The next day, Mr. Bouchard provided an interview on CNBC to discuss Esmark’s proposed tender offer. Mr. Bouchard emphasized that, unlike Cliffs, Esmark had provided an all-cash offer. He further noted that Esmark had “$10 billion in cash committed to the deal,” and that it would not put up any of Esmark’s assets as collateral in connection with the offer. The initial offer period was to run from August 14, 2023 to November 30, 2023. However, on August 23, 2023, Esmark withdrew its offer.

In its investigation, the SEC found that Esmark did not even have 1% of the required $7.8 billion in cash required to complete the tender offer as of August 31, 2023. Consequently, the SEC determined that Esmark and Mr. Bouchard lacked a reasonable belief that they would have the means to complete the tender offer and that their public announcements had violated Section 14(e) of the Exchange Act and Rule 14e-8 thereunder.

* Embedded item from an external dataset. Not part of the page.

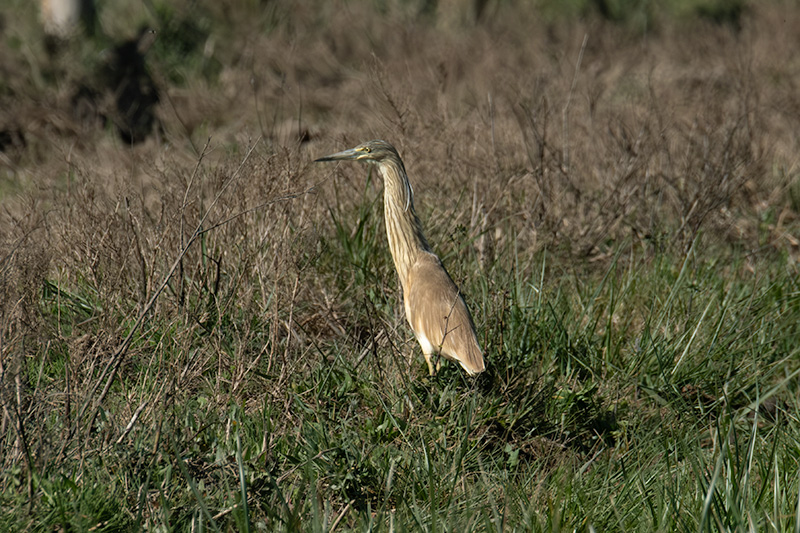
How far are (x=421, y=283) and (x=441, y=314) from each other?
0.23 m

According to the order, the SEC accepted settlement offers from Esmark and Mr. Bouchard, who agreed to pay civil penalties of $500,000 and $100,000, respectively, and to cease and desist from committing or causing any future violations of these provisions. Esmark and Mr. Bouchard neither admitted nor denied the SEC’s findings.

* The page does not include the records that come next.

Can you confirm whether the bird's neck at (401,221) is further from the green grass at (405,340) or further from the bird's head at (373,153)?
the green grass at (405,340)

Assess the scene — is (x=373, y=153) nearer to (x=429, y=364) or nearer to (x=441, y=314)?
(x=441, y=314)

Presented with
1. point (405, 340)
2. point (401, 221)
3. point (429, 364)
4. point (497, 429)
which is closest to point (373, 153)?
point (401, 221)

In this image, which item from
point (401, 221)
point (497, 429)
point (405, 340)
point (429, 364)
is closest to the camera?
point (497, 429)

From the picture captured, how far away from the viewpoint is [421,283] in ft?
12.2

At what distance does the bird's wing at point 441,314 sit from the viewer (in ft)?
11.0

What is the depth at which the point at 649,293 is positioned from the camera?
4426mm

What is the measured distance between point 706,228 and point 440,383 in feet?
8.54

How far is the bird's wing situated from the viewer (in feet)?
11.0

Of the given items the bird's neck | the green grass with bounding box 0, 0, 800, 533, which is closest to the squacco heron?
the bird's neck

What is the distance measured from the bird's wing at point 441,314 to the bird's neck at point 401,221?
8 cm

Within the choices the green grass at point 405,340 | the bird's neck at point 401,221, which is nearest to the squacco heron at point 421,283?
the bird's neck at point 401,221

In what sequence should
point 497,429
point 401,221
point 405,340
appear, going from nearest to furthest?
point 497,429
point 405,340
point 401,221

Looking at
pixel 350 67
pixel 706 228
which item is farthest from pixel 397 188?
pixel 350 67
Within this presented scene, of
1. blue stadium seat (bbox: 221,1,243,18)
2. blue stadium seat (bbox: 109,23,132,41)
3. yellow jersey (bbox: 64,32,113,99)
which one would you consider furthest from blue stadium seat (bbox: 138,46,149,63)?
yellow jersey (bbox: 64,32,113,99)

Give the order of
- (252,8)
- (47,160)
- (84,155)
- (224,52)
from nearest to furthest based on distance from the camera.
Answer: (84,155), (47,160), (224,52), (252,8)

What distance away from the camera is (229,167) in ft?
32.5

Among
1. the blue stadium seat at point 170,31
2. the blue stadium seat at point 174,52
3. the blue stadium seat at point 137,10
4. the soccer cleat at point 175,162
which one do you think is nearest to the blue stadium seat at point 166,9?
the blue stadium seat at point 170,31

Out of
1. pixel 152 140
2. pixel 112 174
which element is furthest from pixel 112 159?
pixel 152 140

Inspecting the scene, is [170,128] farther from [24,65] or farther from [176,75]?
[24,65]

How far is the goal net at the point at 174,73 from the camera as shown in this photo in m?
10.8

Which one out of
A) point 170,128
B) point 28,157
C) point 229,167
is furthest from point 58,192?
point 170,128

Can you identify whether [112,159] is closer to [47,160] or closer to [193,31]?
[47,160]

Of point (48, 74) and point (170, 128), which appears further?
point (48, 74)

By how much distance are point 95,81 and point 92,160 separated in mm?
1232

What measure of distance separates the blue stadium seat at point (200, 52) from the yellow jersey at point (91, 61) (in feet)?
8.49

In a press release announcing the order, Antonia M. Apps, Director of the SEC’s New York Regional Office, underscored the importance of investor trust, noting that “Investors should be able to trust companies’ and executives’ public statements.”

History of the Rule

Sections 14(d)–(f) of the Exchange Act were added in 1968 as part of the amendments known as the Williams Act, which was enacted in response to the increased popularity of hostile takeover attempts in the U.S. via cash tender offers. The Williams Act introduced tender offer rules applicable to both cash and stock offers, such as mandatory disclosure requirements. The “five-day rule” (previously Rule 14d-2(b)(2)) required an offeror to either withdraw or commence its offer by providing shareholders with the means to tender their shares within five business days of the first announcement of a cash tender offer. After three decades, the SEC repealed this rule through Regulation M-A. However, to address concerns that the absence of the five-day rule would increase the prevalence of illusory takeover offers, Rule 14(e)-8 was adopted in 1999.

Prior SEC Actions

In March 2023, the SEC staff updated its Compliance and Disclosure Interpretations on Tender Offer Rules and Schedules to include a reference to Rule 14e-8, reminding prospective bidders of their obligations “to have a bona fide intent to commence a tender offer once a Schedule TO has been filed.” The SEC staff also recently cited Rule 14e-8 in a comment letter to Osprey Bitcoin Trust’s tender offer statement filed January 11, 2024, on Schedule TO-I. The staff asked the offeror to provide assurance that it could pay for the tendered securities pursuant to Rule 14e-8(c). The last time the staff had cited Rule 14e-8 asking for similar assurances of financial means in a published comment letter was in 2015.[1]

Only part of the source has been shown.